# Need a new salmon/steelhead stick for hardware



## tincanary (Jul 23, 2018)

I'm looking for a decent casting rod under $100, something in the 8' to 9' range. So far, I've looked at the Lamiglas X11, Ugly Stik Elite Salmon/Steelhead, Berkley Air, Okuma SST, and Shimano Clarus. Anything else I should take into consideration? I'll be using an Abu 4500 and throwing spoons, spinners, tots, and wiggle warts.


----------



## Trout King (May 1, 2002)

tincanary said:


> I'm looking for a decent casting rod under $100, something in the 8' to 9' range. So far, I've looked at the Lamiglas X11, Ugly Stik Elite Salmon/Steelhead, Berkley Air, Okuma SST, and Shimano Clarus. Anything else I should take into consideration? I'll be using an Abu 4500 and throwing spoons, spinners, tots, and wiggle warts.


I have a X11 baitcasting rod that my wife bought me for Christmas a few years ago. Rated 6-15lb it is a pretty versatile rod. Does fine with bobber fishing smaller rivers for steelhead and salmon. Caught a few kings on hardware with it too and handled them better than I expected.


----------



## tincanary (Jul 23, 2018)

# [EXTRACTED MATERIAL]
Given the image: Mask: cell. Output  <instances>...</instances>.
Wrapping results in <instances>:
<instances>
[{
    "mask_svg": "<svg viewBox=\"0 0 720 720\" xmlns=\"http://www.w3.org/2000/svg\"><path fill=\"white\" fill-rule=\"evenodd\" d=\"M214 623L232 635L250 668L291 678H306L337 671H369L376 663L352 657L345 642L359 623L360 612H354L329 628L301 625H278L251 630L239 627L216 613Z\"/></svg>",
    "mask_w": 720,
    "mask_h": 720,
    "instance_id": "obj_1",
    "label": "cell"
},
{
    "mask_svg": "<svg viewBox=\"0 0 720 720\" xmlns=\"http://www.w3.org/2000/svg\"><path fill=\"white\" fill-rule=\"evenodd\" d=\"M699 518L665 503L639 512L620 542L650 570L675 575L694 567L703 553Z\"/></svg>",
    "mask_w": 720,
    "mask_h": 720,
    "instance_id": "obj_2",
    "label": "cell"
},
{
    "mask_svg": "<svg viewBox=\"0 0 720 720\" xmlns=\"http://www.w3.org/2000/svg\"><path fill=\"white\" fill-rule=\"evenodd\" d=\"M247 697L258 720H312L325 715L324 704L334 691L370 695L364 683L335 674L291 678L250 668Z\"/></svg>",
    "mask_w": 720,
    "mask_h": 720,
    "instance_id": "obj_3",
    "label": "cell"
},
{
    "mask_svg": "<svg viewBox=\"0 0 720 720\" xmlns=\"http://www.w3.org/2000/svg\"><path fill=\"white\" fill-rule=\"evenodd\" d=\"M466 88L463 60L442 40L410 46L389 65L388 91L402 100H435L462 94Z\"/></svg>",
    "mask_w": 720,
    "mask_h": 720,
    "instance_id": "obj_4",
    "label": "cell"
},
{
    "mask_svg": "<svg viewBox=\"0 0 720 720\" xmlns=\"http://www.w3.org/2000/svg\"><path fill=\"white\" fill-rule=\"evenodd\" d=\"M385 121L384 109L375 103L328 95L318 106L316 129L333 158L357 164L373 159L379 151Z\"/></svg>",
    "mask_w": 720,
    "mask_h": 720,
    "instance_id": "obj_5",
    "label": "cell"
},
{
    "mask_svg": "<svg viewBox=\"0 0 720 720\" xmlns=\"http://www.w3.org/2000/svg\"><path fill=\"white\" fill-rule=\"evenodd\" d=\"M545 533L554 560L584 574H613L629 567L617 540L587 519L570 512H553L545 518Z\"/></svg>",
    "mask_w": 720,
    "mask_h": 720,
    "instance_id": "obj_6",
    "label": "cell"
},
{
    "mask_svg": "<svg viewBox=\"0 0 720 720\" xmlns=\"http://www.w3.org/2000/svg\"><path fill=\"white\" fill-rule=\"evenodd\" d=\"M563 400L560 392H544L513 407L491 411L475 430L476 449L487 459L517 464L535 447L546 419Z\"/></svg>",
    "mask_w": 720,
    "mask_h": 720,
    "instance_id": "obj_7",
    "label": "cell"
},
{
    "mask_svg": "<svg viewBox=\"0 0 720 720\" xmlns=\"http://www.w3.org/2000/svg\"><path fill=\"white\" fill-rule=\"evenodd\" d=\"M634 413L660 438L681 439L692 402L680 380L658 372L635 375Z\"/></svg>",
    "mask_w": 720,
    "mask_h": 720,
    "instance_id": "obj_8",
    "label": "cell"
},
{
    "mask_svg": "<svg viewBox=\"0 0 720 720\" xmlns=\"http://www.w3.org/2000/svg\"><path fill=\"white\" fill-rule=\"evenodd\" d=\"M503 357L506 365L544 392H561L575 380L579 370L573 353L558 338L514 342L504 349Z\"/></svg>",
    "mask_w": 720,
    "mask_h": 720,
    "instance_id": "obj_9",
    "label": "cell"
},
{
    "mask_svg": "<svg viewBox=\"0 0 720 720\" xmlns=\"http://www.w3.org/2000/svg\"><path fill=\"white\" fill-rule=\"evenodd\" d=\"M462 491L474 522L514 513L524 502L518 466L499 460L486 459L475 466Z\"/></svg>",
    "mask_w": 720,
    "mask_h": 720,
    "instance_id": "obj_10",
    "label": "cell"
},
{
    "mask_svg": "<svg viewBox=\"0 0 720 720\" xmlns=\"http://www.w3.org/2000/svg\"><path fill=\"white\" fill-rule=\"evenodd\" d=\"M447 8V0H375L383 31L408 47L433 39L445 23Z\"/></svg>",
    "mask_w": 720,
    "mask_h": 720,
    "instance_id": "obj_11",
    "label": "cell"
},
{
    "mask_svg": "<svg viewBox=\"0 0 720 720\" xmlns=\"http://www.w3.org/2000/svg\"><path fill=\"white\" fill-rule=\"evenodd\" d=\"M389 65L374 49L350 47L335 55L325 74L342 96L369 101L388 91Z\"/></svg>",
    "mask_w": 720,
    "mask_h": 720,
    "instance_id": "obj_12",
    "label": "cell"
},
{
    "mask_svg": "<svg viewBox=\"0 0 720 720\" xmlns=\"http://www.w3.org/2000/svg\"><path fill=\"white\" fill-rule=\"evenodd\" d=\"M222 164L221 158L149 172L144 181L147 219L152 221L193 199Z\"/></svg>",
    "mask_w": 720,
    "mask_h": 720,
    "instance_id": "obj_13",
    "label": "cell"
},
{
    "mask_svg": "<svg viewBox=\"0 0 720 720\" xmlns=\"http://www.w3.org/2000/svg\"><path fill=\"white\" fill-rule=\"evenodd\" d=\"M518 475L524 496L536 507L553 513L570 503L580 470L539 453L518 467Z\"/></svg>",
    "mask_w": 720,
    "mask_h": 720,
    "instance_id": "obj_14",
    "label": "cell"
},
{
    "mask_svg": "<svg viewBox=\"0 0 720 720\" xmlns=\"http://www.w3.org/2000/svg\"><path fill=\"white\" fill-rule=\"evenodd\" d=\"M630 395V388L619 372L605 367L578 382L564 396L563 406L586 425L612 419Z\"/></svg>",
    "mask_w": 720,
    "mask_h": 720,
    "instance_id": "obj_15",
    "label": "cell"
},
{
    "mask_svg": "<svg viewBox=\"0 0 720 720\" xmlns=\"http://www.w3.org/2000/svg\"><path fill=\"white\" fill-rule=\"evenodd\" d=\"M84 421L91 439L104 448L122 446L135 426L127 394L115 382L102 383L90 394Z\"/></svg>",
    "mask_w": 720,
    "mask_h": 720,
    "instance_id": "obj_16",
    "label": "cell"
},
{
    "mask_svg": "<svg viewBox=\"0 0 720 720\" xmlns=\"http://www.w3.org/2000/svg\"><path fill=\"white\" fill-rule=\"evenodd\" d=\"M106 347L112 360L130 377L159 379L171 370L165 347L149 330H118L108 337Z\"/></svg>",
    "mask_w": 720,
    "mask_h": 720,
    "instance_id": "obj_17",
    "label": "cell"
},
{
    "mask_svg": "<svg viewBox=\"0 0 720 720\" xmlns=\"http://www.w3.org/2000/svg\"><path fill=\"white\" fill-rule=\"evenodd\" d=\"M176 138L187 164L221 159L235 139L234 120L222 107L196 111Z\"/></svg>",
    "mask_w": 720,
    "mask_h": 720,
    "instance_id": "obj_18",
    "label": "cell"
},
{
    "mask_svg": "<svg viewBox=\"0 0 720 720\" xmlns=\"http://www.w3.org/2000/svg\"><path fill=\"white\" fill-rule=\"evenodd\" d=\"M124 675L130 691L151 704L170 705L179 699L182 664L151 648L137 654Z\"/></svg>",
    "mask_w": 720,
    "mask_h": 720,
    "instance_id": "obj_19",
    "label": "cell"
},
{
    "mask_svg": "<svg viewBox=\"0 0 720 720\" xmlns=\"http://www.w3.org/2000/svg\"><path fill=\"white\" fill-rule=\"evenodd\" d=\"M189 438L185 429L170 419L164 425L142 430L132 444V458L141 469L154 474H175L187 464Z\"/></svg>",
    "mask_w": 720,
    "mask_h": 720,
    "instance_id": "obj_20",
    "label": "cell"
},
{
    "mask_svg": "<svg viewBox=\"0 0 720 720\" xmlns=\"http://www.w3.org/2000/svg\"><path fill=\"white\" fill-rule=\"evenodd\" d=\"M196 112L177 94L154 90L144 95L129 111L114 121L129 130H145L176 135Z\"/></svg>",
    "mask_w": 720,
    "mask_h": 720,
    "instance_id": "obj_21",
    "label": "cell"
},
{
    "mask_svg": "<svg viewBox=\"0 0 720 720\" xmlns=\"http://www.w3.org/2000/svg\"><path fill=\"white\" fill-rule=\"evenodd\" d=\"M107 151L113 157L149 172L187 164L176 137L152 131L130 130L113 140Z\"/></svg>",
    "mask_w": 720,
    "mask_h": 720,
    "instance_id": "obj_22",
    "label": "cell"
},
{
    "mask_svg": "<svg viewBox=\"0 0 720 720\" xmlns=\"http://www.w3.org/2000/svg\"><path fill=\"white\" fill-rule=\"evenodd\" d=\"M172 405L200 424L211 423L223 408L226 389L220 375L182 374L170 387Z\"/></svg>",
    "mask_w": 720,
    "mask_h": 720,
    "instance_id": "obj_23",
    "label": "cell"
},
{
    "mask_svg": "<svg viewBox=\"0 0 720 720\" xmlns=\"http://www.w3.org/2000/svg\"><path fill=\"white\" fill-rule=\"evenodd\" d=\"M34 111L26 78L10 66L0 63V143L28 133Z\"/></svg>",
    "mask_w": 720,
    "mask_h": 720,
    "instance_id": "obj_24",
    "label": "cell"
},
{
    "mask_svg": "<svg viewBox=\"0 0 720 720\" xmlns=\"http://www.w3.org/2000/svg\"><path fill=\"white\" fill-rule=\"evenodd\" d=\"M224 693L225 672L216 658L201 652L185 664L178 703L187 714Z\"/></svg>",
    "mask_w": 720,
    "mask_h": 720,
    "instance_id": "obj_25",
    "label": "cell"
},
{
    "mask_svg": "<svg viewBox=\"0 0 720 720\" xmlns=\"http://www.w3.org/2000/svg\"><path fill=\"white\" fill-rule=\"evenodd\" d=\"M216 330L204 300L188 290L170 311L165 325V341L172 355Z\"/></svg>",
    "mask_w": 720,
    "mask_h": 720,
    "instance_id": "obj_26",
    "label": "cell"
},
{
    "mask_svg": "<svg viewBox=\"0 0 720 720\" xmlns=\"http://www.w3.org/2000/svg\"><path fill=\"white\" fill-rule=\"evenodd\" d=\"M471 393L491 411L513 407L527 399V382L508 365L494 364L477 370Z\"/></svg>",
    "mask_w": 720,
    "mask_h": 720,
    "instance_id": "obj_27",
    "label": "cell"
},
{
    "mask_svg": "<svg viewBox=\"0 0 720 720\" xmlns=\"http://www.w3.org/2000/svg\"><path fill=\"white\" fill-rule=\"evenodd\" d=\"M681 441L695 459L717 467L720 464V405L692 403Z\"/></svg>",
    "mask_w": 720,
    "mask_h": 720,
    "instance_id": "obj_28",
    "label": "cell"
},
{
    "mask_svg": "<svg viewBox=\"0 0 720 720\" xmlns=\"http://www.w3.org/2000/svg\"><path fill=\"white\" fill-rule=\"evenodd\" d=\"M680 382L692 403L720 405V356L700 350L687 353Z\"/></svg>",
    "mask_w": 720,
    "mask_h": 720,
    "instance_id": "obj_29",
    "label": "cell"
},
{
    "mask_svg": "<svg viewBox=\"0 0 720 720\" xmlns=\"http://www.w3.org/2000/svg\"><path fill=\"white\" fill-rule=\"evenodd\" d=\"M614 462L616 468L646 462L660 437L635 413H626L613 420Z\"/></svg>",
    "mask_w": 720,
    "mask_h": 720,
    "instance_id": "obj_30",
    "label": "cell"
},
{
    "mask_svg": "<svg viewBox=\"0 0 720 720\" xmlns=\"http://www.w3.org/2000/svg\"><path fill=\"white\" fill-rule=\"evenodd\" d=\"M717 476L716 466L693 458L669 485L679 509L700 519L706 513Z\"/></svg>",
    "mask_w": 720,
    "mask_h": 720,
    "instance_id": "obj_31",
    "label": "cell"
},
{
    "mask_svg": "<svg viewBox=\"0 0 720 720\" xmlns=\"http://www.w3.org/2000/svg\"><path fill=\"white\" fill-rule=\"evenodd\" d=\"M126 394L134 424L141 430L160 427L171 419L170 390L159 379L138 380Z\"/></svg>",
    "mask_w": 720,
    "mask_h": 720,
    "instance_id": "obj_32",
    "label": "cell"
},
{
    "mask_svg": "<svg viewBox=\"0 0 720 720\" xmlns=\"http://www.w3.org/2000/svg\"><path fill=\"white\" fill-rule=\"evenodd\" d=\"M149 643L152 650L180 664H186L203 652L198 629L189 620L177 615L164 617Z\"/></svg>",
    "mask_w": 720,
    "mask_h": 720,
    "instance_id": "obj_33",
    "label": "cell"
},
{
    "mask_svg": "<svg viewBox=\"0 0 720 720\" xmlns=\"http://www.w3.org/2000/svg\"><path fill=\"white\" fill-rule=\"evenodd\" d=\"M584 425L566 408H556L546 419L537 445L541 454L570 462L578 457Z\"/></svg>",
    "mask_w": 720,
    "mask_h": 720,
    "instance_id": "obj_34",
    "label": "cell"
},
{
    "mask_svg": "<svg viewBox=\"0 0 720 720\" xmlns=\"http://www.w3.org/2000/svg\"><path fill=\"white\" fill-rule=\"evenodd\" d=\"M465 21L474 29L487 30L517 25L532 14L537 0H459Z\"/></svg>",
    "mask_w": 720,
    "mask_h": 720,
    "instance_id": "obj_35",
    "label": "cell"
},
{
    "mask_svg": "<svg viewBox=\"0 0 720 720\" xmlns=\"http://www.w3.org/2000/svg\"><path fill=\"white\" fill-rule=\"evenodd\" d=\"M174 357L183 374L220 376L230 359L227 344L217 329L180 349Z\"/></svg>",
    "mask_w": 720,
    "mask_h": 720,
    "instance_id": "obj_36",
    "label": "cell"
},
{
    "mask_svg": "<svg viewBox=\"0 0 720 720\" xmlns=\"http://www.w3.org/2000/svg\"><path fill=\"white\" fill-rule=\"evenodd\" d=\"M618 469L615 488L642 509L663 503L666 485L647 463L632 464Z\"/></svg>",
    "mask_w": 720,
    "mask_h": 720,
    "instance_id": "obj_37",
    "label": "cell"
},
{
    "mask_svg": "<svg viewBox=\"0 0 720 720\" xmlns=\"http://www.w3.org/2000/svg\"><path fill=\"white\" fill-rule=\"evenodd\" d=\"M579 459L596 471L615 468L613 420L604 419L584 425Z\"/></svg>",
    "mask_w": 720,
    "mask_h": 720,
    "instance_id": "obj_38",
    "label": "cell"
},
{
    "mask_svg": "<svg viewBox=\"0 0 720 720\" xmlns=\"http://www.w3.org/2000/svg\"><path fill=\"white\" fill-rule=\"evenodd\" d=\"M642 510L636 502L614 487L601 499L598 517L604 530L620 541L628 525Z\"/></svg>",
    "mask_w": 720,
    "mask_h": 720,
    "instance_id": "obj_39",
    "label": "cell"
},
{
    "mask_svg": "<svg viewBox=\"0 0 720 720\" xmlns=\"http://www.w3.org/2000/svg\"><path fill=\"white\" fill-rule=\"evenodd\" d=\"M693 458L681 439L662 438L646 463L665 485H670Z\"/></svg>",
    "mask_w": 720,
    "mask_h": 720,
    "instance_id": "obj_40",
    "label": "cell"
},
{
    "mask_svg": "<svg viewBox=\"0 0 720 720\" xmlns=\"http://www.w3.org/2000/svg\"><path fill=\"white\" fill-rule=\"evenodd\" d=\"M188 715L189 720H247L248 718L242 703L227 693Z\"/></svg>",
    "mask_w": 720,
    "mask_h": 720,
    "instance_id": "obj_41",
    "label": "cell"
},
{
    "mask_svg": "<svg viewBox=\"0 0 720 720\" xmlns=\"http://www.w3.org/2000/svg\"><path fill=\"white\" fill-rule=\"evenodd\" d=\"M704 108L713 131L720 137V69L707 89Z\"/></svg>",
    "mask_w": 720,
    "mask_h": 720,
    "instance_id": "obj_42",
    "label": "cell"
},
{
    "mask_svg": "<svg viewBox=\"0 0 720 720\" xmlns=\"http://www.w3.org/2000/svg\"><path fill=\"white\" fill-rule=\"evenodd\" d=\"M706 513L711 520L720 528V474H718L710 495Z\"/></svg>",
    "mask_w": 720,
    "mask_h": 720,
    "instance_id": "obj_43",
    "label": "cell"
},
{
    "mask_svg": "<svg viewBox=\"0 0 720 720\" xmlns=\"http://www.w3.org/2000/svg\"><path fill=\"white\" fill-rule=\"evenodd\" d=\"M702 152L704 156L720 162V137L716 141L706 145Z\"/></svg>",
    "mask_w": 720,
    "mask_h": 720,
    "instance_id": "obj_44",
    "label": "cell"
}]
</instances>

# [YOUR INSTRUCTIONS]
Write the next part of the forum thread about picking a salmon and steelhead casting rod, starting right after its last line. These records were taken from an unrelated source.

# [RESULT FOR THIS EXERCISE]
Trout King said:


> I have a X11 baitcasting rod that my wife bought me for Christmas a few years ago. Rated 6-15lb it is a pretty versatile rod. Does fine with bobber fishing smaller rivers for steelhead and salmon. Caught a few kings on hardware with it too and handled them better than I expected.


Thanks for the reply. I was leaning towards the Lamiglas originally but I feel you've helped make up my mind. Does the X11 have a faster tip or a more moderate tip?


----------



## Trout King (May 1, 2002)

tincanary said:


> Thanks for the reply. I was leaning towards the Lamiglas originally but I feel you've helped make up my mind. Does the X11 have a faster tip or a more moderate tip?


Fairly moderate up top, but enough backbone towards the grip for leverage. I took it to try out on Kings last year not expecting much from it, but will probably be my first choice for bobber rod if and when I go this year.

Honestly, I usually have a few rods loaded with hardware when I salmon fish and the old 7ft ugly stick does just fine landing kings while throwing spinners. Of course, Ugly Stiks aren't "cool".


----------



## tincanary (Jul 23, 2018)

Trout King said:


> Fairly moderate up top, but enough backbone towards the grip for leverage. I took it to try out on Kings last year not expecting much from it, but will probably be my first choice for bobber rod if and when I go this year.
> 
> Honestly, I usually have a few rods loaded with hardware when I salmon fish and the old 7ft ugly stick does just fine landing kings while throwing spinners. Of course, Ugly Stiks aren't "cool".


I'm cool with Ugly Stiks, all I fished until about 5 years ago. Some people love the Ugly Stik salmon rods and others think they're too slow action. I should take a ride to one of the tackle shops and see how it feels for myself. Still leaning towards the Lamiglas though.


----------



## jatc (Oct 24, 2008)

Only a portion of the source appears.